Withhold consent: you have the right to withhold your consent without any fear of negative repercussions in circumstances that we seek your consent to process your Personal Data. If you experience any intimidation or negative repercussions for withholding your consent, you should report this to your local whistleblower hotline at email@example.com and Telephone number: 0800 212 800.
Withdraw consent: you also have the right to withdraw your consent at any time and we cease Processing your Personal Data unless there is an alternative legal basis to continue Processing your Personal Data. We will advise you if we intend to continue Processing your Personal Data in these circumstances.
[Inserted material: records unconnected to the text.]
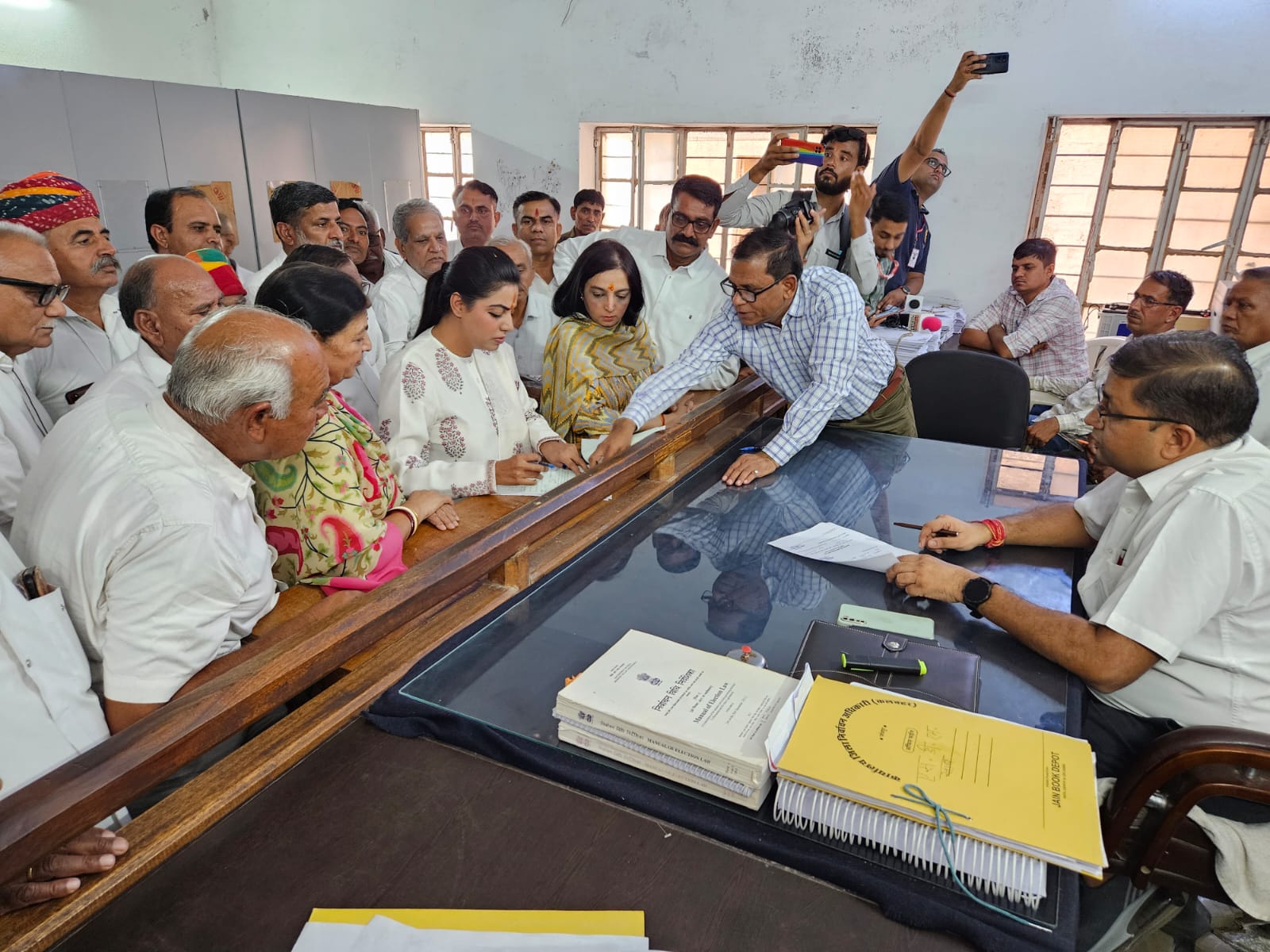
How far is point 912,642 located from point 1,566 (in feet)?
5.21

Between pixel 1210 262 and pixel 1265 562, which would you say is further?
pixel 1210 262

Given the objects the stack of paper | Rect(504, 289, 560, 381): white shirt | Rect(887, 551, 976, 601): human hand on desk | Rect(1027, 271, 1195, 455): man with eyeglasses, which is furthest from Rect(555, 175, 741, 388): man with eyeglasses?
the stack of paper

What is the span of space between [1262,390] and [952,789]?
9.01ft

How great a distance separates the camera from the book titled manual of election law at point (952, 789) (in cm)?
96

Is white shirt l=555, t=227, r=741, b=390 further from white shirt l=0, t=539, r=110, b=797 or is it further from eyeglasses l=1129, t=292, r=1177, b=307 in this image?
white shirt l=0, t=539, r=110, b=797

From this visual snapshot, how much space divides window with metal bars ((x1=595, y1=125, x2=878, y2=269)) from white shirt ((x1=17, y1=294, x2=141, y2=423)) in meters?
4.92

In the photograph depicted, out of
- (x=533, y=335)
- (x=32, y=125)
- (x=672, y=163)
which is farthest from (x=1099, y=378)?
(x=32, y=125)

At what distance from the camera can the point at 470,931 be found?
908mm

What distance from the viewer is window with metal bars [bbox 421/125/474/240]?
8.27m

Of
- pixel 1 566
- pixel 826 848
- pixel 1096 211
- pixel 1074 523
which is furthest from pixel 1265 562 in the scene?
pixel 1096 211

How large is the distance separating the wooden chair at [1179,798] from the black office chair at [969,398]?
6.37ft

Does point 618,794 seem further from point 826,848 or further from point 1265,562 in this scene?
point 1265,562

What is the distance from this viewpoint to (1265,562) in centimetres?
A: 144

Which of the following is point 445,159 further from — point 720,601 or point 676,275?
point 720,601
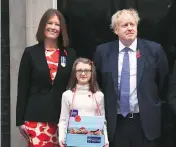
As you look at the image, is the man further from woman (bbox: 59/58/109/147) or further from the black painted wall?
the black painted wall

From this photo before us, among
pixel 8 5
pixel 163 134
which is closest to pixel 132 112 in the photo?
pixel 163 134

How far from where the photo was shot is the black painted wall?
5.59 m

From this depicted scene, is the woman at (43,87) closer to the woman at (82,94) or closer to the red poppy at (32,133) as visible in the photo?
the red poppy at (32,133)

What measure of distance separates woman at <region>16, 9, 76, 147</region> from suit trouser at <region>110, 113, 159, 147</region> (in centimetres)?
63

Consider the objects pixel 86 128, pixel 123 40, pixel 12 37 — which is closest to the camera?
pixel 86 128

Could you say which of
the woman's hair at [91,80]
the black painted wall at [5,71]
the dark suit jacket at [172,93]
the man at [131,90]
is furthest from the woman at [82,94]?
the black painted wall at [5,71]

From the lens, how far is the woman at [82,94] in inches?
163

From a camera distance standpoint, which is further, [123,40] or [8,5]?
[8,5]

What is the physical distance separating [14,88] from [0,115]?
395mm

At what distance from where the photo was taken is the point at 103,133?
4.08m

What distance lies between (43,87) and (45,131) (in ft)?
1.39

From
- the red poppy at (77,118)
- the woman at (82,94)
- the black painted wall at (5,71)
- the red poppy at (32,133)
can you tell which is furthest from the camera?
the black painted wall at (5,71)

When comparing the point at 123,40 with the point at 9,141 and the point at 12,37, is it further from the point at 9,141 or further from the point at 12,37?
the point at 9,141

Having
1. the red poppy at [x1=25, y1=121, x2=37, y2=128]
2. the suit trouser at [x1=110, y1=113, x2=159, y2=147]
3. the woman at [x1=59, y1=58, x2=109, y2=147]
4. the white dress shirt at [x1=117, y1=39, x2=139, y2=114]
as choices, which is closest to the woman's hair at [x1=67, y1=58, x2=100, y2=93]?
the woman at [x1=59, y1=58, x2=109, y2=147]
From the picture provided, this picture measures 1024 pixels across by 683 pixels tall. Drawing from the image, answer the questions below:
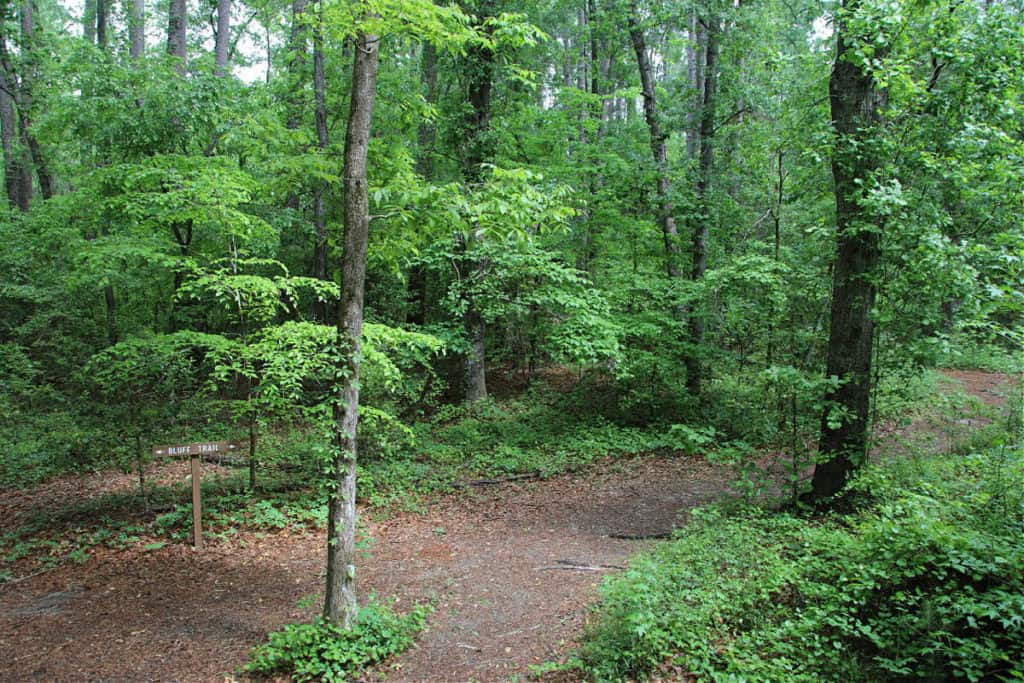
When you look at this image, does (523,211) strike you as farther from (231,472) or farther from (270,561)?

Disposal / Restrictions: in addition, you may have rights to have your information deleted / destroyed if we are keeping it too long or have no legal basis to process it. You may also request that the Processing of your Personal Data is restricted in certain circumstances.
Lodge complaints: you have the right to lodge a complaint regarding the way your Personal Data is being processed with MTN or if you believe there has been a breach of MTN privacy policies and/or data privacy laws.
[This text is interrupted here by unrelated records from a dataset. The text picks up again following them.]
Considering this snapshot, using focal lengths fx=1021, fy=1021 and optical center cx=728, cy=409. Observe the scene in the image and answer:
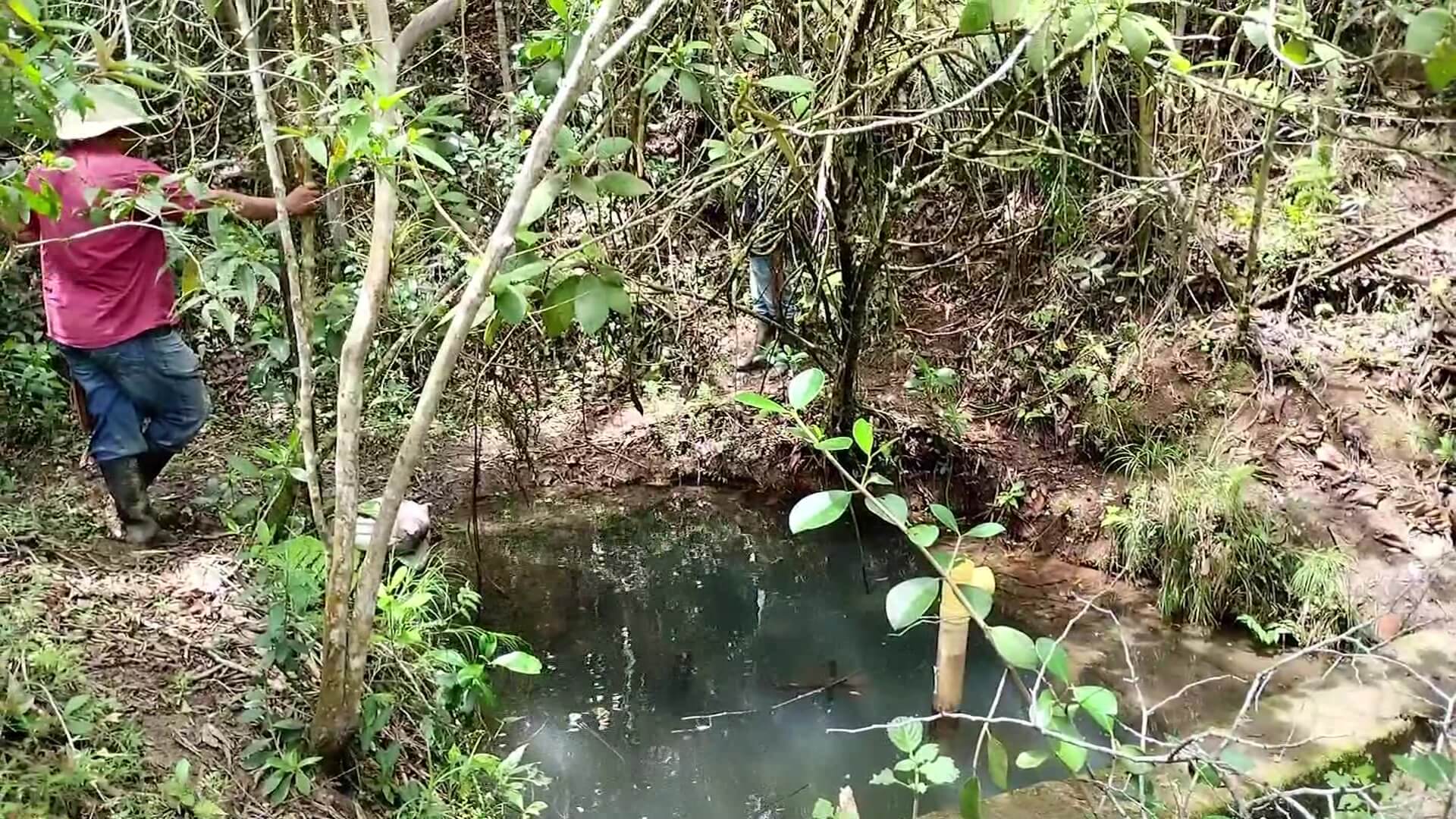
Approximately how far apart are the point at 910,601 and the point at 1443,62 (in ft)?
3.04

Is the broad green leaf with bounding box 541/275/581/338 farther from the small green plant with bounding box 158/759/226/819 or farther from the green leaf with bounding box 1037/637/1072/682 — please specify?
the small green plant with bounding box 158/759/226/819

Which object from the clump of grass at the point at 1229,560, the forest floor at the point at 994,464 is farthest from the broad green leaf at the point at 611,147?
the clump of grass at the point at 1229,560

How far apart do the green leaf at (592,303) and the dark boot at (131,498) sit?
1.87 m

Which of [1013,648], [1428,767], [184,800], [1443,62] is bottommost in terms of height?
[184,800]

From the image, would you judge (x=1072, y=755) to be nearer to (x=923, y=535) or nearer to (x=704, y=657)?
(x=923, y=535)

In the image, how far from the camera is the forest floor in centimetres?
283

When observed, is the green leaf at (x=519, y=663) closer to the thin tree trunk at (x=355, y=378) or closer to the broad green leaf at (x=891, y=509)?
the thin tree trunk at (x=355, y=378)

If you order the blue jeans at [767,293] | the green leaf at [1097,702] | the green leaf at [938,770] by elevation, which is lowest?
the blue jeans at [767,293]

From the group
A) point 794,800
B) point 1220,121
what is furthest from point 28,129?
point 1220,121

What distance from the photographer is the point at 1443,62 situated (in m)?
1.25

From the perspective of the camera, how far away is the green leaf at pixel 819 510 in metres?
1.30

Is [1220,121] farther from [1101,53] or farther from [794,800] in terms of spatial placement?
[794,800]

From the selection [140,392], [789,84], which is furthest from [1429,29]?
[140,392]

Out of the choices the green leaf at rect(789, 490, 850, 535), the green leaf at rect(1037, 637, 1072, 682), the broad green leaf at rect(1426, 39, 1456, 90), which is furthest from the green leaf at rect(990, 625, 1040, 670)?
the broad green leaf at rect(1426, 39, 1456, 90)
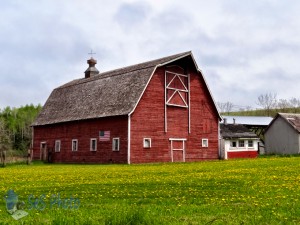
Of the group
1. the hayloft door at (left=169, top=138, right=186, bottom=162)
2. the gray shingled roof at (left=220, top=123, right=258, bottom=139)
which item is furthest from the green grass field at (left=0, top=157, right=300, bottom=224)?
the gray shingled roof at (left=220, top=123, right=258, bottom=139)

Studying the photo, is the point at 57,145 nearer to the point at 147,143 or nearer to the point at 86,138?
the point at 86,138

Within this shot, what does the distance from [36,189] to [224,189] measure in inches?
209

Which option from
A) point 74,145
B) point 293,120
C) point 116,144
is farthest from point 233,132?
point 74,145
You can make a request or exercise these rights by contacting MTN at dataprotectionofficeUG@mtn.com and we will make all reasonable and practical efforts to comply with your request, so long as it is consistent with Local Regulatory Requirements, Applicable Data Privacy Law(s) and internal policies.
Finally, you always have the right to lodge a complaint with the supervisory authority in charge of protecting Personal Data, the Personal Data Protection Office, Uganda, whose contact details are:
- [Email Address:] firstname.lastname@example.org
- [Telephone number:] 0417801008/9
- [Website:] www.pdpo.go.ug
If you have any questions or concerns regarding this Employee Privacy Notice and would like further information about how we protect your information and/or when you want to contact the Data Protection Officer (DPO), please email us at dataprotectionofficeUG@mtn.com
You may also lodge any perceived non-compliance with privacy policies and/or breach of privacy laws at email@example.com and 0800 212 800.
MTN may modify this Employee Privacy Notice from time to time to reflect our current privacy practices. When we make changes to this notice, we will revise the “effective” date at the top of this notice and any changes affecting you will be communicated to you through an appropriate channel, depending on how we normally communicate with you.